### Texto para análise
────

A questão central é: os ventiladores anunciados chegarão todos a tempo para assegurar a resposta cabal ao pico do surto de covid-19 em Portugal? Sem que os epidemiologistas e outros especialistas se atrevam a precisar quando ocorrerá esse pico — que começou por ser previsto para uma data “à volta de 14 de Abril” para poucos dias depois ser atirado para o final de Maio – é difícil responder a esta pergunta. E haverá médicos e enfermeiros em número suficiente para assegurar a resposta?
“Os ventiladores compram-se, o espaço físico adapta-se, mas os profissionais de saúde não se fazem em fábricas”, responde Gustavo Carona. Se os médicos especialistas em cuidados intensivos faltam, ainda escasseiam mais os enfermeiros treinados nesta área altamente diferenciada — e é necessário um enfermeiro para cada dois doentes em cuidados intensivos.” Faltam médicos e enfermeiros para tantas camas”, corrobora Taveira Gomes.
“Ter enfermeiros treinados é um grande problema e formar médicos assim de repente é impossível. O que se recomenda é que os hospitais aproveitem os profissionais com treino em medicina intensiva, como anestesistas, internistas, cardiologistas”, especifica João Gouveia, que preside à Sociedade Portuguesa de Medicina Intensiva e lidera a task force recentemente criada pela Direcção-Geral da Saúde para organizar a resposta à pandemia.
“Estamos a tentar aprender com a experiência de Itália. A estratégia passa por maximizar ao máximo a capacidade instalada, recuperando ventiladores que estavam encostados e arranjando alguns com peças em falta – e estes são mais de uma centena. Estamos também a tentar que todas as ordens de compra sejam satisfeitas a tempo. Já há datas de chegada para alguns equipamentos, o que me deixa um pouco mais descansado”, diz.

────

### Listagem de dados
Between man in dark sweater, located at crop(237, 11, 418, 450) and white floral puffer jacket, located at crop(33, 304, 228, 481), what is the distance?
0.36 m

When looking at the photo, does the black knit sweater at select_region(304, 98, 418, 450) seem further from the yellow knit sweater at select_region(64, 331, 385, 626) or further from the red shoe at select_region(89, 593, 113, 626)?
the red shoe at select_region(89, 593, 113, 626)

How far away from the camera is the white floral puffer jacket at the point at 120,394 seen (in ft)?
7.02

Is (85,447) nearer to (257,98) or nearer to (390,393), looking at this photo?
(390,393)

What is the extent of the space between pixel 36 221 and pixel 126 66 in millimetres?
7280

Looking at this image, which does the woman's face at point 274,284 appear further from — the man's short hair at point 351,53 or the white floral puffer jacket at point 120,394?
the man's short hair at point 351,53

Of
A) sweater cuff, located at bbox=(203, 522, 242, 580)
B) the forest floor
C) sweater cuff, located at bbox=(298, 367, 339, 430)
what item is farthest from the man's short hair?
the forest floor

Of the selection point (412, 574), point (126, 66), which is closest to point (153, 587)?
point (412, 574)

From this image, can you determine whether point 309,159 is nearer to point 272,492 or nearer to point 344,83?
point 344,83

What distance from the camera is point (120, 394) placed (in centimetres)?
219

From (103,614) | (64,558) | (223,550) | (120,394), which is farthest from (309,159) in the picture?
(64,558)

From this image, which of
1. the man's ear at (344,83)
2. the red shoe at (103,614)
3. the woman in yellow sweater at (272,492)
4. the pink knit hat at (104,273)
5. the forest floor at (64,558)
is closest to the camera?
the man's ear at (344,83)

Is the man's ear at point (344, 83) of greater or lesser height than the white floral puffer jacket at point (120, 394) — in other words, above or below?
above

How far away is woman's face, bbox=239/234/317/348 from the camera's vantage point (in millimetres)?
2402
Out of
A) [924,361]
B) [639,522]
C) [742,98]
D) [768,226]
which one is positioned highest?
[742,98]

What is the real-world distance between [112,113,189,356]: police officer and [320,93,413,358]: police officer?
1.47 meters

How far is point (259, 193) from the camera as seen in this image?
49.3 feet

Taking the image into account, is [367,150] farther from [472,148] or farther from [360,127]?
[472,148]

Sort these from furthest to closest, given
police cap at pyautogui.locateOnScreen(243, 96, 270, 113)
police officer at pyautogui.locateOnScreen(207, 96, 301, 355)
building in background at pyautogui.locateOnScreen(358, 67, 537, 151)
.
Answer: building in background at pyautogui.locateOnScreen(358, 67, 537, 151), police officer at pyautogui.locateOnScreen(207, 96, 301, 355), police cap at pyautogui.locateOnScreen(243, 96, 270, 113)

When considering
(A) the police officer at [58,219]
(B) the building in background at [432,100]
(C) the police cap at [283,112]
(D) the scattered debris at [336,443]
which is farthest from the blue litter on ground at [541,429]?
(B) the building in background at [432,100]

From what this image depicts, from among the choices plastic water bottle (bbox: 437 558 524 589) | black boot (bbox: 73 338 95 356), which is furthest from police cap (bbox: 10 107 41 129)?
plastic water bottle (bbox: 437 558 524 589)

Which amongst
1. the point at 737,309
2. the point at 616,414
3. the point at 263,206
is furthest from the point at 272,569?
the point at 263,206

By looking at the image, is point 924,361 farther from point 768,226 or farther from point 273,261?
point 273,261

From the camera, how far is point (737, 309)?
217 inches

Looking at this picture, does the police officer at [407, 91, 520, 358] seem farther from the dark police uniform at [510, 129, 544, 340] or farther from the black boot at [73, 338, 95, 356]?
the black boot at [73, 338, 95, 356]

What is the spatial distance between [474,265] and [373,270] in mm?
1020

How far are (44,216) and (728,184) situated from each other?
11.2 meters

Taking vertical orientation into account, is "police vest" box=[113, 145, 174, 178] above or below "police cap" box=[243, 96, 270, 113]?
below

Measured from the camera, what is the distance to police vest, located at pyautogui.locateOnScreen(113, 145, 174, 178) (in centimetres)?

────

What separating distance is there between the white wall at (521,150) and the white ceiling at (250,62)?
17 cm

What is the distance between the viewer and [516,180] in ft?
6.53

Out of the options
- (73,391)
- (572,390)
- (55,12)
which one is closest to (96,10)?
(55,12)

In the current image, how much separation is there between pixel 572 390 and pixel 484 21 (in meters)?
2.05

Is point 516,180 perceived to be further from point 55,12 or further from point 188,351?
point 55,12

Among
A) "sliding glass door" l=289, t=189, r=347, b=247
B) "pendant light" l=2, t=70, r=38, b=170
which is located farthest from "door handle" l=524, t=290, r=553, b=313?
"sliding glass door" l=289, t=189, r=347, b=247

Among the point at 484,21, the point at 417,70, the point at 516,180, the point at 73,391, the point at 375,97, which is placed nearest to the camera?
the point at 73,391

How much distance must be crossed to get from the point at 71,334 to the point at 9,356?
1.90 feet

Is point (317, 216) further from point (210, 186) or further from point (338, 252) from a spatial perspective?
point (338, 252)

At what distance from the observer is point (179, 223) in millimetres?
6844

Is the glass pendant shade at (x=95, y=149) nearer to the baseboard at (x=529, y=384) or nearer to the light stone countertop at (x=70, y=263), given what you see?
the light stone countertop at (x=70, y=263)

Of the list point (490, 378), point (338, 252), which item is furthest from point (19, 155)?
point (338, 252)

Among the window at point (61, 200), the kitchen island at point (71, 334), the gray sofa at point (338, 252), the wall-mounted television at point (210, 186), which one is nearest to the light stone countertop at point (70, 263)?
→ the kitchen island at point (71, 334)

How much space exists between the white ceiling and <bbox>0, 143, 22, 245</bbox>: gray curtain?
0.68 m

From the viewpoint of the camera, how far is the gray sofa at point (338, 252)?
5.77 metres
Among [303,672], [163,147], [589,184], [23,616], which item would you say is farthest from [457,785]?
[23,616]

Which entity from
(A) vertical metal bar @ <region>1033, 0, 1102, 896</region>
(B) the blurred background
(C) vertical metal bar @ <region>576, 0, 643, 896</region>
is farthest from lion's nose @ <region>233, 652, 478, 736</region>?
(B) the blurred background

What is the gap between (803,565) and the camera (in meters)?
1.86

────

### Questões
a. Diga se cada uma das afirmações seguintes está de acordo com o texto sobre os ventiladores e a covid-19, respondendo sim ou não e citando as palavras do texto que o decidem. (i) É necessário um enfermeiro para cada dois doentes em cuidados intensivos. (ii) João Gouveia preside à Ordem dos Médicos. (iii) O pico do surto começou por ser previsto para o final de Maio.
b. Prossiga o texto sobre os ventiladores e a covid-19 a partir da última frase apresentada.

### Respostas
a.
(i) Sim: «é necessário um enfermeiro para cada dois doentes em cuidados intensivos».
(ii) Não: «que preside à Sociedade Portuguesa de Medicina Intensiva».
(iii) Não: «que começou por ser previsto para uma data “à volta de 14 de Abril”».

b.
Ter mais ventiladores e monitores cardíacos é vital. Um doente com covid-19 permanece mais tempo do que é habitual nos cuidados intensivos, uma média que oscila entre oito a 14 dias, mas que pode prolongar-se por várias semanas. A seguir a evolução da pandemia em Portugal com toda a atenção, João Gouveia espera que as previsões que apontam para um atraso do pico se cumpram. “Isso dá-nos tempo para nos conseguirmos organizar. Se os doentes chegarem todos ao mesmo tempo vai ser muito complicado”, antecipa. E dá o exemplo da Lombardia, no Norte de Itália, que tem o dobro das camas de cuidados intensivos: “Mesmo assim, o sistema sucumbiu.”
Se acontecer o mesmo em Portugal, os mais velhos e doentes terão de ser preteridos? Em cuidados intensivos, “todos os dias não são admitidos doentes por não terem potencial de benefício”, recorda o médico. Se chegarmos ao pior cenário, a fase de catástrofe, “a triagem terá que ser mais rigorosa, mas isto não significa à partida que os mais velhos serão os excluídos”. “A vida de um intensivista é tomar esse tipo de decisão. São situações dolorosas, de uma solidão enorme. Mas queremos que os doentes saiam com alguma qualidade de vida, não com o coração a bater e em grande sofrimento. A questão, agora, é a de saber se o limite habitual vai passar a ser balizado por padrões de desespero”, atesta Gustavo Carona.
Nas linhas orientadores dos planos de contingência, o que os especialistas não esquecem também é que vai ser necessário criar áreas, fora da tutela da medicina intensiva, para cuidados paliativos a doentes. É preciso garantir "o conforto e a paliação do sofrimento”.